* _QUOTED PASSAGE_

-=-=-

New Hires Who Smoke Weed: Navigating a Hazy Situation
You’ve landed the perfect person for your organization’s leadership role. It’s pretty much a done deal… until it isn’t. Your star candidate tested positive for weed, and you’re left deciding what to do.
The legalization of recreational and medical marijuana in various parts of the world has sparked an important debate about how employers should handle new hires who use cannabis. This issue presents a unique challenge for companies and HR departments as they strive to balance employee rights, safety, and the evolving legal landscape.
The Changing Legal Landscape
To understand the challenges faced by employers in dealing with new hires who smoke weed, it’s crucial to first recognize the changing legal landscape. In over 20 states, marijuana is no longer considered a controlled substance, with more jurisdictions decriminalizing or legalizing its use. This shift has led to greater acceptance and use of cannabis among adults.
However, despite these legal changes, cannabis remains illegal at the federal level in the United States and in several other countries. This dual legal framework poses significant challenges for employers, especially those with a zero-tolerance policy for drug use.

-=-=-

* _DATA EXTRACT_
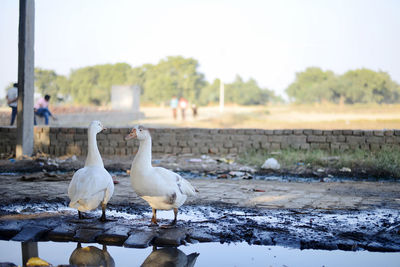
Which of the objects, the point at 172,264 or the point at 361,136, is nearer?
the point at 172,264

-=-=-

* _TASK OBJECTIVE_
According to the article on new hires who use marijuana, in how many states is marijuana no longer considered a controlled substance?

* _ANSWER TO THE PROBLEM_
Over 20 states.